A secretária de Estado americana também pediu nesta segunda-feira que Kadafi renuncie imediatamente e ponha fim à violência contra oposicionistas no país. "O povo da Líbia deixou claro: é chegada a hora de Kadafi sair. Agora. Sem mais violência", afirmou.

A secretária de Estado disse que a democracia trará mais estabilidade à região. "Sem passos concretos para governos representativos e transparentes e para economias abertas, o abismo entre as pessoas e seus líderes só vai aumentar, e a instabilidade se aprofundará ", disse.

Mercenários

Hillary acusou Kadafi e seus partidários de usar "mercenários e criminosos" para atacar civis desarmados e de executar soldados que se recusam a apontar armas para os cidadãos. "Kadafi e os que estão ao lado dele devem ser considerados responsáveis por esses atos, que violam as obrigações legais internacionais", disse.

A secretária de Estado disse que os princípios de democracia e liberdade "não são somente ocidentais e sim universais", e os EUA "estão prontos para ajudar em uma transição para a democracia, incluindo com auxílio financeiro".
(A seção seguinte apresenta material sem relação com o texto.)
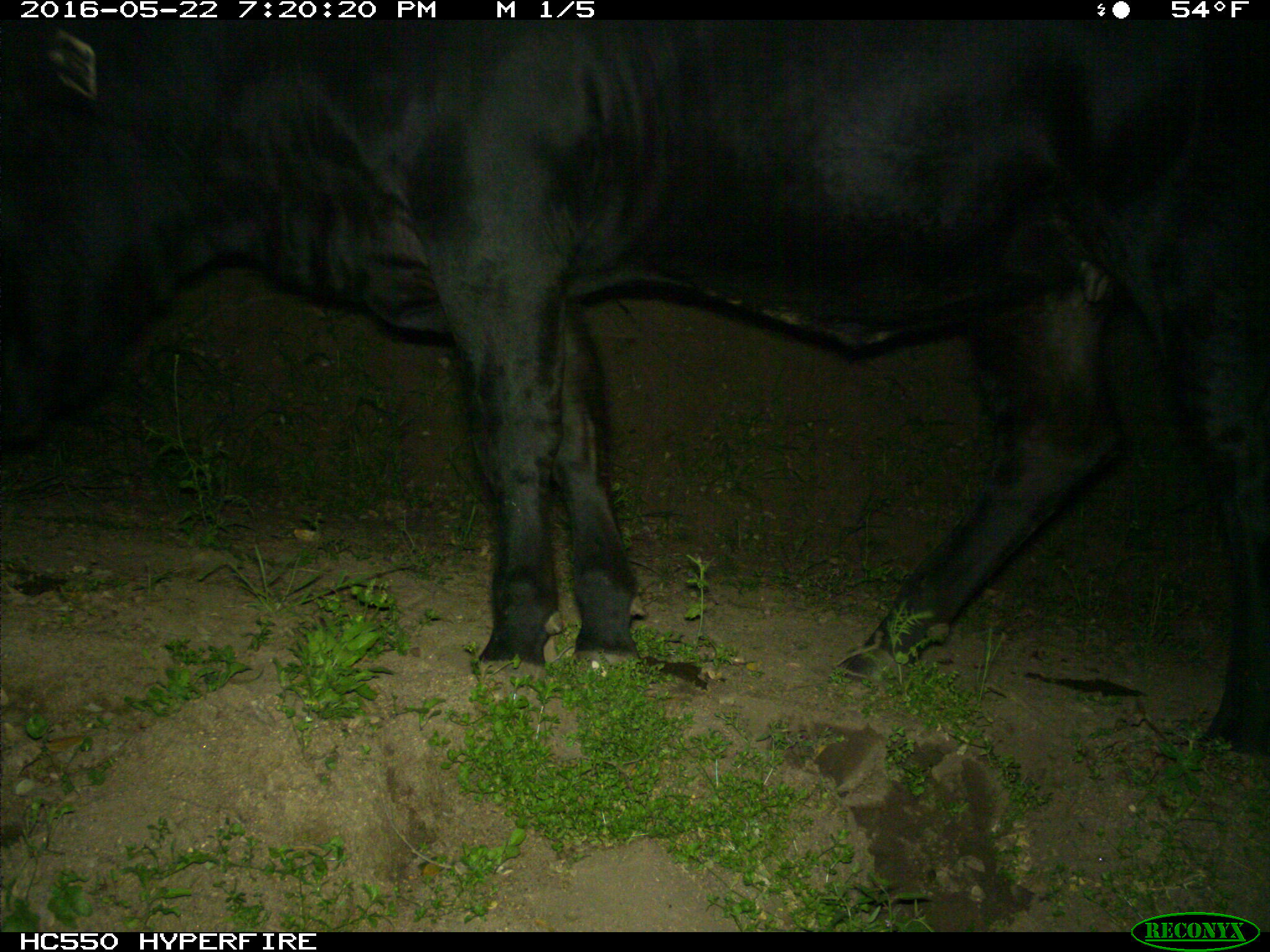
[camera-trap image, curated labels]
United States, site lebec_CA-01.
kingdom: Animalia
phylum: Chordata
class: Mammalia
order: Artiodactyla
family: Bovidae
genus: Bos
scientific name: Bos taurus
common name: domestic cow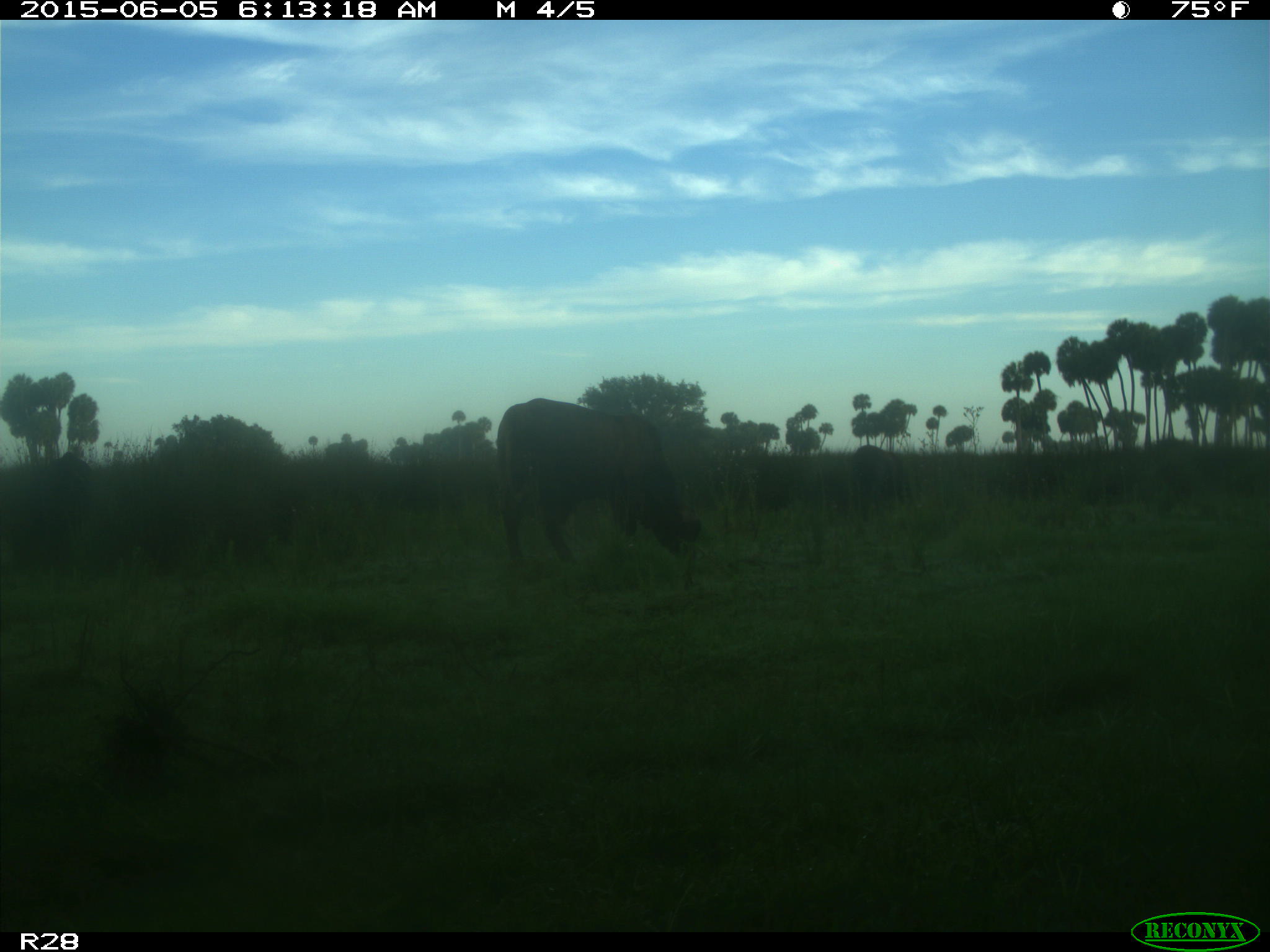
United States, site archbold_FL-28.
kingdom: Animalia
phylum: Chordata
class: Mammalia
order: Artiodactyla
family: Bovidae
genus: Bos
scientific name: Bos taurus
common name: domestic cow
Bos taurus (domestic cow).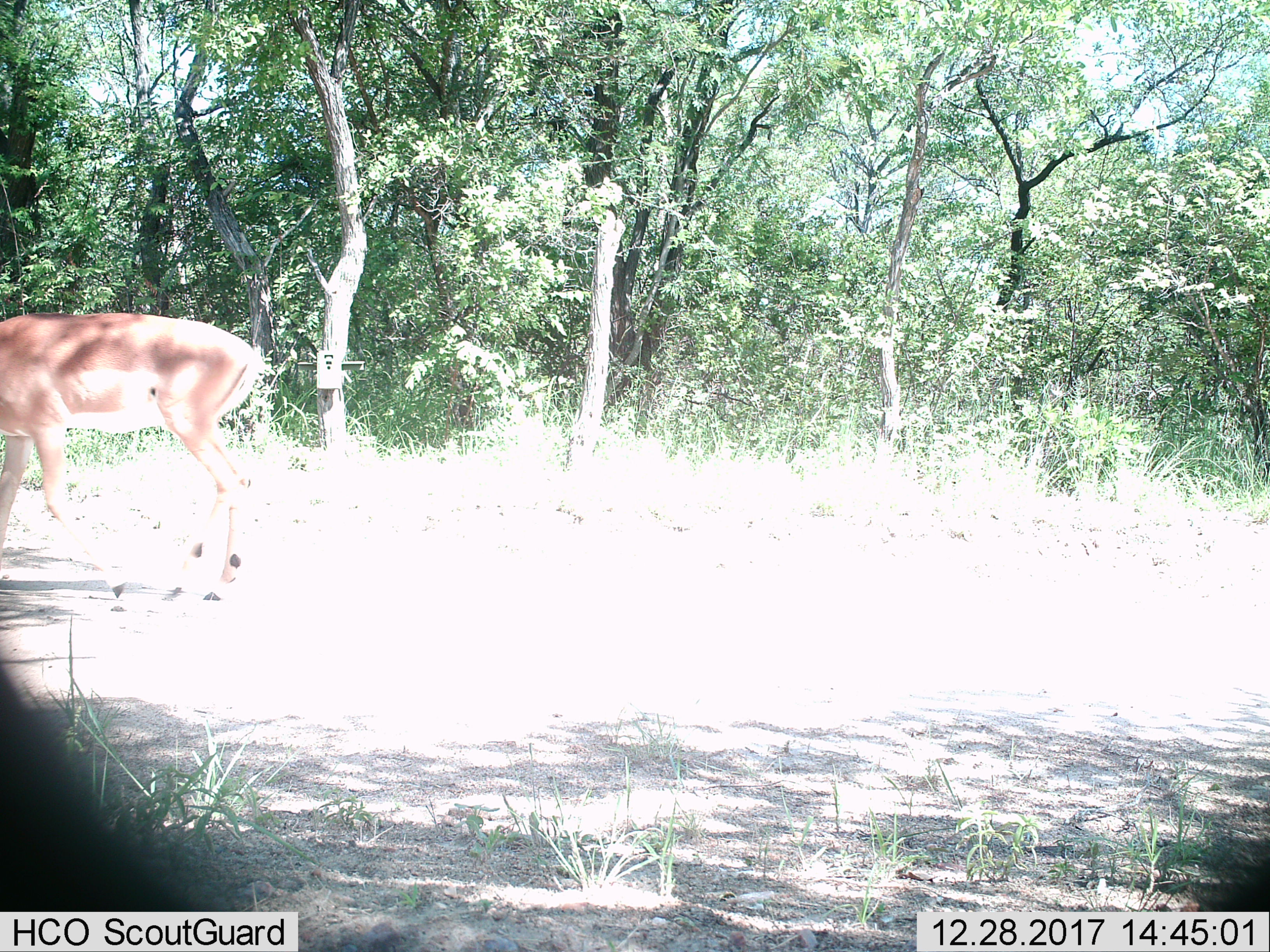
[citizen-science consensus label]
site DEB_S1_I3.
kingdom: Animalia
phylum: Chordata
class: Mammalia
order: Artiodactyla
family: Bovidae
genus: Aepyceros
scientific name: Aepyceros melampus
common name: impala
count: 1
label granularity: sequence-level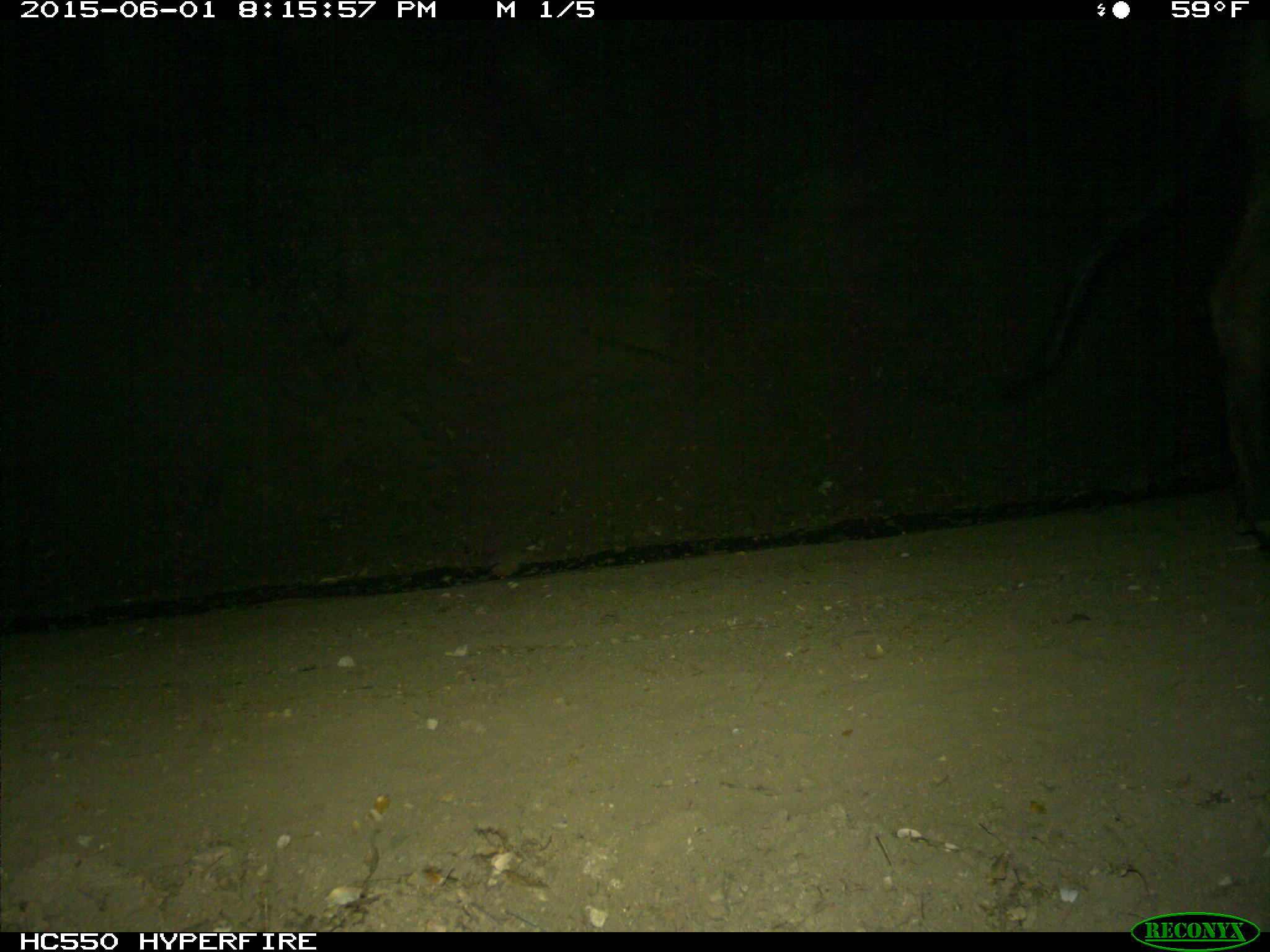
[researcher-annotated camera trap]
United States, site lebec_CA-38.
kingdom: Animalia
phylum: Chordata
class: Mammalia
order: Artiodactyla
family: Bovidae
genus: Bos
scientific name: Bos taurus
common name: domestic cow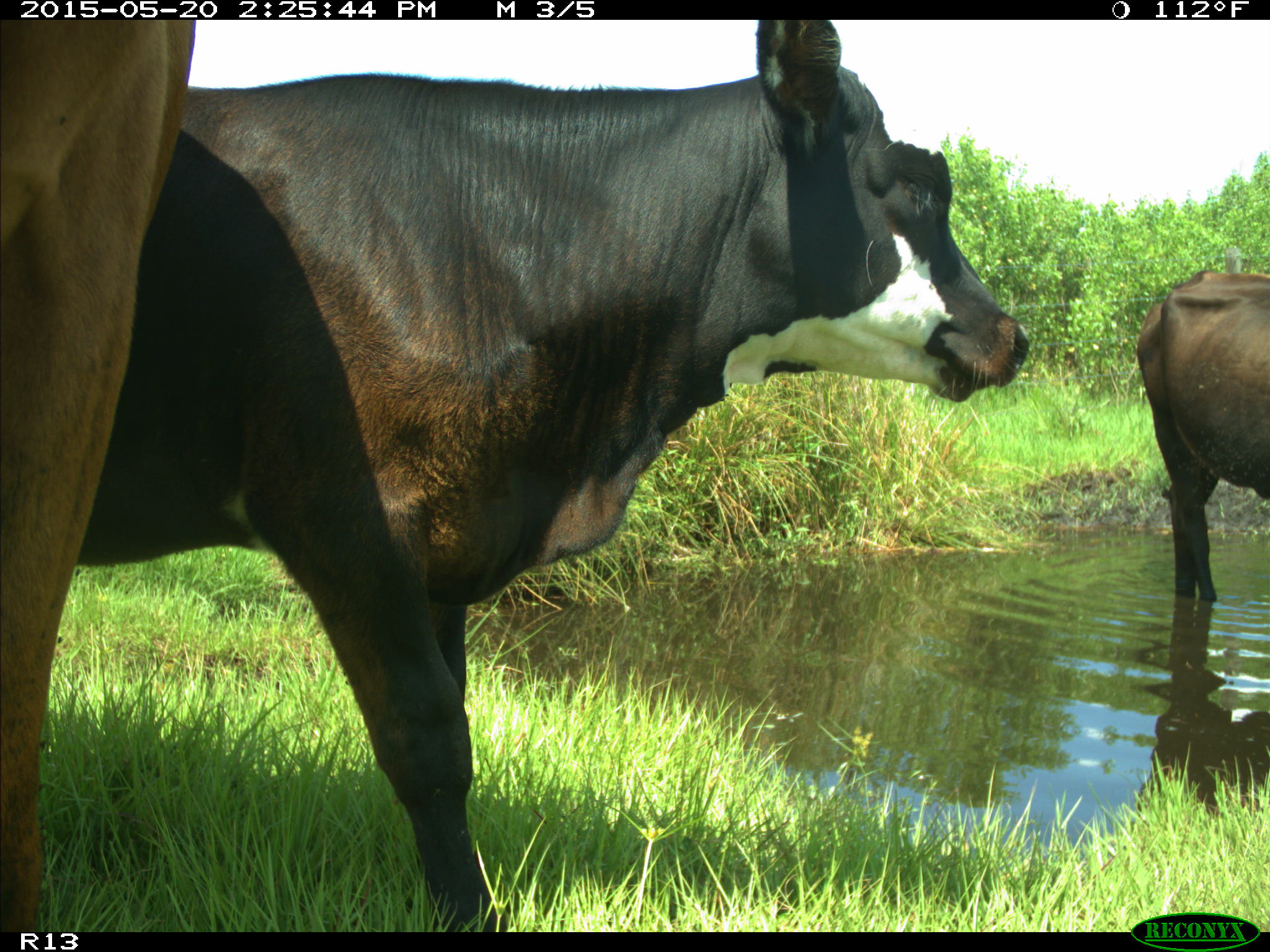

"As pessoas da Líbia escreveram seu destino. Elas estão enfrentando as balas do ditador para conseguir desfrutar da liberdade, que é direito de todo homem, mulher e criança", disse.

Também nesta segunda-feira, a União Europeia impôs sanções incluindo um embargo de armas, congelamento de bens e proibição de viagens a autoridades líbias, incluindo o coronel Kadafi.